A multifaceted approach, including lifestyle changes, optimal nutrition, and structured exercise programs, is essential to reduce the risk of OP and fractures in people with RA. Studies have shown that regular weight-bearing and resistance exercise improves bone and muscle health and reduces the risk of fractures. These non-pharmacological strategies, when combined with appropriate medical treatment, can help people with RA maintain bone strength and overall musculoskeletal health (49). However, our study observed that approximately half of the RA patients did not engage in regular exercise. This finding highlights that physical inactivity remains a significant issue among RA patients and represents a contributing factor to the increased risk of OP. Lack of exercise can lead to a reduction in lean body mass, decreased muscle strength, and accelerated bone loss, thereby increasing the risk of falls and fractures through a critical pathophysiological mechanism. Therefore, strategies for OP management in RA patients should not be limited to pharmacological treatment alone but should also incorporate structured exercise programs and lifestyle modifications.
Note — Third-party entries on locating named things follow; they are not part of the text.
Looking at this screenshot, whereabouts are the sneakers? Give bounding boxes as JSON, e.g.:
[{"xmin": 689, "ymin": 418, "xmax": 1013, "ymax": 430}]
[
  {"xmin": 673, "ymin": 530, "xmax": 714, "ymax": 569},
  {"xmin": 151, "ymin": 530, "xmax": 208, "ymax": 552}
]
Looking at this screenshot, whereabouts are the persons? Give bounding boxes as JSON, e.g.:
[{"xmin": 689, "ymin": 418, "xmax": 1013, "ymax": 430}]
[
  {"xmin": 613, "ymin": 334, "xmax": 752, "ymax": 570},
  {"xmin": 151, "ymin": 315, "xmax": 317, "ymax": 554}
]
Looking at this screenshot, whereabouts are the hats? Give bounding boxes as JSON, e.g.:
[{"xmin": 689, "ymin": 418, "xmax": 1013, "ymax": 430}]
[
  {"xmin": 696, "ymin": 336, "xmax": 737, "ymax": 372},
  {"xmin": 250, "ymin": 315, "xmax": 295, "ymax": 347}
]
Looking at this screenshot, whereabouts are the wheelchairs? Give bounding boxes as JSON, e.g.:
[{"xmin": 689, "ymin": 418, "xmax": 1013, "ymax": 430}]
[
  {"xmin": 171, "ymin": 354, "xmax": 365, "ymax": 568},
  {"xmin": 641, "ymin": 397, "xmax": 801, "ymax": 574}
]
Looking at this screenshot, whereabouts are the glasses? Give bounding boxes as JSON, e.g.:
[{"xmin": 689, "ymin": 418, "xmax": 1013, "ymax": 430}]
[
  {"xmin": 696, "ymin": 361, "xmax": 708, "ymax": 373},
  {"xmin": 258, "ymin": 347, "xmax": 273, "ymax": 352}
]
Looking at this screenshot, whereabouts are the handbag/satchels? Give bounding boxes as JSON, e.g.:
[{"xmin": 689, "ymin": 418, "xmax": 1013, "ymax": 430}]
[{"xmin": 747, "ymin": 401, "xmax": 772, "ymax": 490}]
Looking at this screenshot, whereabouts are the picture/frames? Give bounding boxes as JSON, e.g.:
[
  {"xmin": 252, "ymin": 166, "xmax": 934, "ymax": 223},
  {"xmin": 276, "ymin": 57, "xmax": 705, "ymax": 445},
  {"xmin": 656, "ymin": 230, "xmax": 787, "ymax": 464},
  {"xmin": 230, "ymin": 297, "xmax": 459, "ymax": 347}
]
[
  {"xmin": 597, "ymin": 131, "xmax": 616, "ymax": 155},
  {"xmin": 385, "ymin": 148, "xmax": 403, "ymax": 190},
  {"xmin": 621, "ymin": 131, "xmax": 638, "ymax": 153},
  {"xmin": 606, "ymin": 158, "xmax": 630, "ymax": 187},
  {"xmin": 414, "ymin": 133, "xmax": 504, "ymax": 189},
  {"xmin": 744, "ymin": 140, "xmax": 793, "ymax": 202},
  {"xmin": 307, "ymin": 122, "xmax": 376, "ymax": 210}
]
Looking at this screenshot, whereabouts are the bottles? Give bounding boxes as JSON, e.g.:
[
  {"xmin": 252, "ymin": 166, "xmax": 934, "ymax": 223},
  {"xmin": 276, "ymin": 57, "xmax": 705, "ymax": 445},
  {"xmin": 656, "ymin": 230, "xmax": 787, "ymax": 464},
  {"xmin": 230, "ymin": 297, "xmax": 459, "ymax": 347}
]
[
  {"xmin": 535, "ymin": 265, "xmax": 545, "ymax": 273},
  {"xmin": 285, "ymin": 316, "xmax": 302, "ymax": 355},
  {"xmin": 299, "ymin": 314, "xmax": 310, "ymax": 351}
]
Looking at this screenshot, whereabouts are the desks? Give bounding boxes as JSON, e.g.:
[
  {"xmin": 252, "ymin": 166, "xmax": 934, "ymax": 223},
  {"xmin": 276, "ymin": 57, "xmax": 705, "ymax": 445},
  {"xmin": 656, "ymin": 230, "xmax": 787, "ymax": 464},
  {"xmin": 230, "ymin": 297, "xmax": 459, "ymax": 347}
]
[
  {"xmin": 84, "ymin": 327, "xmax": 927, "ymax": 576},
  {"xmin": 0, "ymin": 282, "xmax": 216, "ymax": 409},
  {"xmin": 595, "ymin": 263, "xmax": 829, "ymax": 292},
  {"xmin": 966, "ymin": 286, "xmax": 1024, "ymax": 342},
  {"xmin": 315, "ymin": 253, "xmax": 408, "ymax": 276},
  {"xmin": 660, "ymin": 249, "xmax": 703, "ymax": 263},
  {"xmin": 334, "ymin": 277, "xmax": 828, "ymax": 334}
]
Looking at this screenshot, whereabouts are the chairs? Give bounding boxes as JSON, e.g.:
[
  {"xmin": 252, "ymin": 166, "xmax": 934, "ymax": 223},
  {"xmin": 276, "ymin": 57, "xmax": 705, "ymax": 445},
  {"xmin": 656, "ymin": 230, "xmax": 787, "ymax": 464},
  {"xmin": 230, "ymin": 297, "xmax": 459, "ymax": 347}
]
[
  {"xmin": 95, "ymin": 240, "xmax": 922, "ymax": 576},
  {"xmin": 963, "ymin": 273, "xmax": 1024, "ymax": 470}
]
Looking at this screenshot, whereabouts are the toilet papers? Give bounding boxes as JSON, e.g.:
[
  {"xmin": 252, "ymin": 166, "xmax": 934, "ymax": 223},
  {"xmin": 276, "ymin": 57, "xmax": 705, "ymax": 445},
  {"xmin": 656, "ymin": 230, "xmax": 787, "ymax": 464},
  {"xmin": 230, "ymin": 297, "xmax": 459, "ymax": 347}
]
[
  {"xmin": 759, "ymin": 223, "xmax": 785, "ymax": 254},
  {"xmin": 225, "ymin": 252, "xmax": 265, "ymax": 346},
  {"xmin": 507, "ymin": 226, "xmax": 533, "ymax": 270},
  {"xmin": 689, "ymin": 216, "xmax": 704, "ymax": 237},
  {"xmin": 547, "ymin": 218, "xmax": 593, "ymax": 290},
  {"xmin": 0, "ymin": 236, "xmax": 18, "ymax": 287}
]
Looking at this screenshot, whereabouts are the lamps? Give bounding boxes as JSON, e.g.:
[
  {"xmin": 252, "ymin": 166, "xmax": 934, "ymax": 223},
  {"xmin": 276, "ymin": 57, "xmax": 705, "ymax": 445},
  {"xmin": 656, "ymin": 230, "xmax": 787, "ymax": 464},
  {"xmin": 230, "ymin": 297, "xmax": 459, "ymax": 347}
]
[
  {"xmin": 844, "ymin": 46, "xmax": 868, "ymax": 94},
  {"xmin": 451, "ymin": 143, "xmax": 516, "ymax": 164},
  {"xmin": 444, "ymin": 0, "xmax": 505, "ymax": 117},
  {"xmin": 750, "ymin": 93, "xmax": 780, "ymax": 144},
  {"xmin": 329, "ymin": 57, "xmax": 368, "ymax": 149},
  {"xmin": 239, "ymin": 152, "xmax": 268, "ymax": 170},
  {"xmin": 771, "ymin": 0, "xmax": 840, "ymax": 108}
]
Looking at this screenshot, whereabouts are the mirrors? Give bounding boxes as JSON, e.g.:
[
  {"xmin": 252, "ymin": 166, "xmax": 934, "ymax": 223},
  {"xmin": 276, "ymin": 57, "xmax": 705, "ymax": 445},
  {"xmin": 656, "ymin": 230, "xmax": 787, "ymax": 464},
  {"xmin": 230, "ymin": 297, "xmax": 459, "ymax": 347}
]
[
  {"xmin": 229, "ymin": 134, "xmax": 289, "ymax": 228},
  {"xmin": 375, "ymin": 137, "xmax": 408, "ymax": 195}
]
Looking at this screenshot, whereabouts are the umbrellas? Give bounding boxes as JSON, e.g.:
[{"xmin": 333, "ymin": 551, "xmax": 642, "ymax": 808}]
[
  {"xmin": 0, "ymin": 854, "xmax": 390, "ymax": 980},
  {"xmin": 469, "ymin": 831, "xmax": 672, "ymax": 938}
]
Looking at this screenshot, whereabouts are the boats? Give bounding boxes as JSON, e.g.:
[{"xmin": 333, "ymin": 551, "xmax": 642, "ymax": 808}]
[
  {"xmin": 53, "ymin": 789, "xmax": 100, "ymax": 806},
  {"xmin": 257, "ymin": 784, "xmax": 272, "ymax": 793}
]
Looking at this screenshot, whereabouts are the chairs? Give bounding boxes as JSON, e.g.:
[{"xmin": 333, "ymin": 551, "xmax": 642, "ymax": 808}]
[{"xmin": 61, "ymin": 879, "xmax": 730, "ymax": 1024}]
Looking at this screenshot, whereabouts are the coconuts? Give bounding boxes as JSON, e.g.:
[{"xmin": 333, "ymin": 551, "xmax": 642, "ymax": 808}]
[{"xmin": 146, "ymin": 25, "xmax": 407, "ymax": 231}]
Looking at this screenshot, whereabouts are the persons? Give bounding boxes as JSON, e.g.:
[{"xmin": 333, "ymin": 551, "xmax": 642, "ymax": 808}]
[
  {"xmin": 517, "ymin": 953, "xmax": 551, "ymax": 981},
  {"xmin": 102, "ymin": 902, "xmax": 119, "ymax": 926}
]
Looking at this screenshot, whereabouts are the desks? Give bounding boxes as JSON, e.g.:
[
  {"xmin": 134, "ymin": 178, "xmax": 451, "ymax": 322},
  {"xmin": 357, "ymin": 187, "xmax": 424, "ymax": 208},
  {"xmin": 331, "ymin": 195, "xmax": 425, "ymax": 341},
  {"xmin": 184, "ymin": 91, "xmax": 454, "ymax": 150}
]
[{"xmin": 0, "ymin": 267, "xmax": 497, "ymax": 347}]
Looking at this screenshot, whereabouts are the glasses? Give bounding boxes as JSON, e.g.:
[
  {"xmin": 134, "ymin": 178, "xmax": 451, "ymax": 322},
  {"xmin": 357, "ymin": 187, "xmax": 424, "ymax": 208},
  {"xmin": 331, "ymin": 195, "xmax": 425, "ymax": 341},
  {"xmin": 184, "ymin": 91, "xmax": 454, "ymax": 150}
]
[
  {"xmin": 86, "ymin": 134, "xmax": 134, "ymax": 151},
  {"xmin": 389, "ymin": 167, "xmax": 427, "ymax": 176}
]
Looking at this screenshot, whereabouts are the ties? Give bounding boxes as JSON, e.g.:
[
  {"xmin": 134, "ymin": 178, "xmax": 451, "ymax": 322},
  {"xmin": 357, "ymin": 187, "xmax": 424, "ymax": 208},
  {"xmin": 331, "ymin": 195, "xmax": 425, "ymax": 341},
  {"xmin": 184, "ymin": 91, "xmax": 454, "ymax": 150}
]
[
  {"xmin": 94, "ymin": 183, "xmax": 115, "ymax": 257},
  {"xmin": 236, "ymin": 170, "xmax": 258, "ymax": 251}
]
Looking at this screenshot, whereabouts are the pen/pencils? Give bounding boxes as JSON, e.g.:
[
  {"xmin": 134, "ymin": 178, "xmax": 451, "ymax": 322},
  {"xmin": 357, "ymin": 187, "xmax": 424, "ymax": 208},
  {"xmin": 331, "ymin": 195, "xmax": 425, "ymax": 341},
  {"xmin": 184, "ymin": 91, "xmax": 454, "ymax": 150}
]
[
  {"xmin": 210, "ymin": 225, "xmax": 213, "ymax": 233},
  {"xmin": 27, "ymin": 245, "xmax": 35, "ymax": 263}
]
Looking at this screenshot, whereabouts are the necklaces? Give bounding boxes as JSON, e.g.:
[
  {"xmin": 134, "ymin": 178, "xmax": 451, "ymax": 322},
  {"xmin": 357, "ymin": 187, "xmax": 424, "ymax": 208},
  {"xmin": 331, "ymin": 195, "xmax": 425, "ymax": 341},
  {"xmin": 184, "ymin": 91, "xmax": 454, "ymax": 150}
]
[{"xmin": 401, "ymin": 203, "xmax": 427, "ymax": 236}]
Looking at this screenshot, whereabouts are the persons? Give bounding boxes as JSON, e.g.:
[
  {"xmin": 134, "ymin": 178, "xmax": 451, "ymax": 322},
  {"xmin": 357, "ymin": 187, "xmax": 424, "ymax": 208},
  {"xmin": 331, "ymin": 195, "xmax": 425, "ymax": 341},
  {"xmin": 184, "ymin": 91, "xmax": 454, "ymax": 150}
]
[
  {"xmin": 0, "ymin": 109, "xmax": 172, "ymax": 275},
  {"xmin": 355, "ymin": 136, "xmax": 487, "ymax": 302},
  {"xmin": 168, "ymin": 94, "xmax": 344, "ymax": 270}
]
The study used a prospective design and analyzed the patients’ clinical and laboratory data in detail. Factors that may influence the risk of OP, such as vitamin D levels, smoking, and exercise frequency, were recorded, and the groups were directly compared with regard to GC use. In addition, OP risk factors were evaluated using both univariate and multivariate models, and new data were presented that may contribute to studies in this area, which have so far produced conflicting results.
Study Limitations
Our study has some limitations. The relatively small number of patients may limit the generalizability of the results, so studies with larger cohorts are needed. In addition, as this is an observational study, it is not possible to establish a causal relationship with certainty. The long-term effects of the duration and dose of corticosteroid use could not be fully assessed in this study, so this effect should be investigated in more detail in future long-term follow-up studies. In addition, dietary intake and dietary characteristics were not assessed, so these factors should be investigated in future studies for their possible effects on OP risk.
Conclusion
Our findings suggest that low-dose GC use does not elevate OP risk in RA patients and may, in some cases, be linked to a lower risk. However, further large-scale longitudinal studies are needed to confirm this association. Age stands out as one of the strongest predictors of OP. Adopting individualized treatment approaches to effectively manage OP in RA patients is considered an important strategy for maintaining bone health.